SOURCE:
******************************

Investing For Beginners – How I Make $15K per Week from Stocks

Investing can be a daunting and complex world for beginners. It’s a world of opportunities, but also one filled with uncertainties and risks. In this article, we will talk about valuable insights into stock market investing, shared by someone who has successfully navigated the stock market. 

We’ll explore topics like why you should invest, how to make money investing in stocks when to start investing, how much to invest, how to buy a stock, how to pick the best stocks, the power of index funds, and addressing the ever-present question: Is investing risky? We’ll also discuss when to sell your stocks.

Let’s get the ball rolling!

Why Should I Invest?

Let’s begin with the personal story of Mervin Tilbury, a hardworking father who juggled a factory job and a side hustle to provide for his family. Mervin, like many people, faced the challenge of inflation eroding the value of his hard-earned money. This story underscores the importance of investing as a means to combat the effects of inflation.

Inflation, the gradual increase in the prices of goods and services over time, erodes the purchasing power of your money. To stay ahead of inflation, you need your money to grow at a rate higher than the average annual inflation rate, which historically averages around 3.8%. Investing in stocks can provide the potential for returns that not only outpace inflation but also generate substantial profits.

How Can I Make Money Investing in Stocks?

The essence of making money through stock investments is twofold. First, as a shareholder, you can profit when the price of the stock increases over time, allowing you to sell it for more than you initially paid. Second, some stocks pay dividends, which are regular payments to shareholders.

Dividends provide an income stream without the need to sell your stock.

******************************

PROVIDED INFORMATION:
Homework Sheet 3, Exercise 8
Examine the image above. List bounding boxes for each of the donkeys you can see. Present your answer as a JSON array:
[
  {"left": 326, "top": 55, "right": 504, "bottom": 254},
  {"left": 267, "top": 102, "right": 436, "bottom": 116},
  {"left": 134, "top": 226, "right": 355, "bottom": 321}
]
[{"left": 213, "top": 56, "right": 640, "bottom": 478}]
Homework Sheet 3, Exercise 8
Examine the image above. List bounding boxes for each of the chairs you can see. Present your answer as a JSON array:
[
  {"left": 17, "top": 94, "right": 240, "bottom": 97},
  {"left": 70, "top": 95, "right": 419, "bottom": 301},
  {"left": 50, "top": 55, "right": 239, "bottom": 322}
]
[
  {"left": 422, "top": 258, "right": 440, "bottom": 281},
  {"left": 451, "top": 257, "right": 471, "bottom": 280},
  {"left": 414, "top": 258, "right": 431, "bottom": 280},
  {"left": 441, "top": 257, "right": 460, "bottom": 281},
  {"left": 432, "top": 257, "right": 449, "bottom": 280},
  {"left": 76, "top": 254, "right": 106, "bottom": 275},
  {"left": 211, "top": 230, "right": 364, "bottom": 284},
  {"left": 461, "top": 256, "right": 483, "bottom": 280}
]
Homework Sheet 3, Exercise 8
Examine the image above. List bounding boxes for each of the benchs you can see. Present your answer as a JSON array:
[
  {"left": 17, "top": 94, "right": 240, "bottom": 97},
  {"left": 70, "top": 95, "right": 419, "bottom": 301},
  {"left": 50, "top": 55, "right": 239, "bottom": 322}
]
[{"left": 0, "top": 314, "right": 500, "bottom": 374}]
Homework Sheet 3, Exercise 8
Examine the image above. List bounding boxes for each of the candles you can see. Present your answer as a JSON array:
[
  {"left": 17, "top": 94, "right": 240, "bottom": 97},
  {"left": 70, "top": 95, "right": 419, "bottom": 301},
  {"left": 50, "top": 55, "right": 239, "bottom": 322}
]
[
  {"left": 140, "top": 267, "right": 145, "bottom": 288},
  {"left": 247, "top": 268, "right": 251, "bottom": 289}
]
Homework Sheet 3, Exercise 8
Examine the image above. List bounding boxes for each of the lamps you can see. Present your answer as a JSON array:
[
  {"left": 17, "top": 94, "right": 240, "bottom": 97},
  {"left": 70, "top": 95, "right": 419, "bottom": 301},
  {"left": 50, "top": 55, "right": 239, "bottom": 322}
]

******************************

STATED PROBLEM: Write the next part of the beginner's guide to stock investing above, starting right after its last sentence, about dividends.

EXERCISE OUTPUT:
The real magic of investing happens when you own a portfolio of stocks that grow at an average rate, such as 10% per year. This consistent growth is fueled by the concept of compound interest, where your earnings generate more earnings. 

Compound interest can turn a modest initial investment into substantial wealth over time.

When Should I Start Investing?

The key to successful investing lies in starting as early as possible. The earlier you begin, the more time your investments have to grow and compound. Starting young also allows you to take on more risk, as you have time to recover from market downturns.

The transcript suggests a structured approach to preparing for investments. First, clear high-interest debt like credit cards. Next, build an emergency fund to cover three to six months of living expenses. These steps ensure you are financially stable before venturing into the stock market.

How Much Should I Invest?

The amount you should invest depends on your circumstances and goals. A rule of thumb, the 70/20/10 rule, can help guide your allocation. It recommends allocating 70% of your income to cover living expenses, 20% for investments, and 10% for discretionary spending. Following this guideline helps balance financial stability and long-term growth.

How Do I Buy a Stock?

Investing in stocks has become increasingly convenient, thanks to a variety of user-friendly investment applications and online platforms. The essential step in this process involves setting up the appropriate type of account, like a Roth IRA or a stocks and shares ISA. These specific accounts are advantageous from a tax perspective, as they often provide tax benefits or exemptions that can enhance your investment returns.

Furthermore, modern investment apps have introduced a practical feature that further simplifies the investment process: the ability to buy fractional shares. This means you don’t need to commit to purchasing whole shares of a stock, which can be relatively expensive for some high-value companies. Instead, fractional shares enable you to invest smaller, more affordable amounts in a particular stock. 

How Do I Pick The Best Stocks?

There are two primary approaches to stock analysis: technical and fundamental analysis. Technical analysis focuses on charts and patterns to predict short-term price movements. Fundamental analysis, on the other hand, looks at a company’s financials, leadership, and brand recognition to assess its long-term potential. Long-term investors often lean toward fundamental analysis.

The transcript recommends a simple approach, with a focus on the fundamentals of companies, as the key to long-term success. It also encourages investing in index funds, which are discussed in more detail later in the article.

What’s an Index Fund?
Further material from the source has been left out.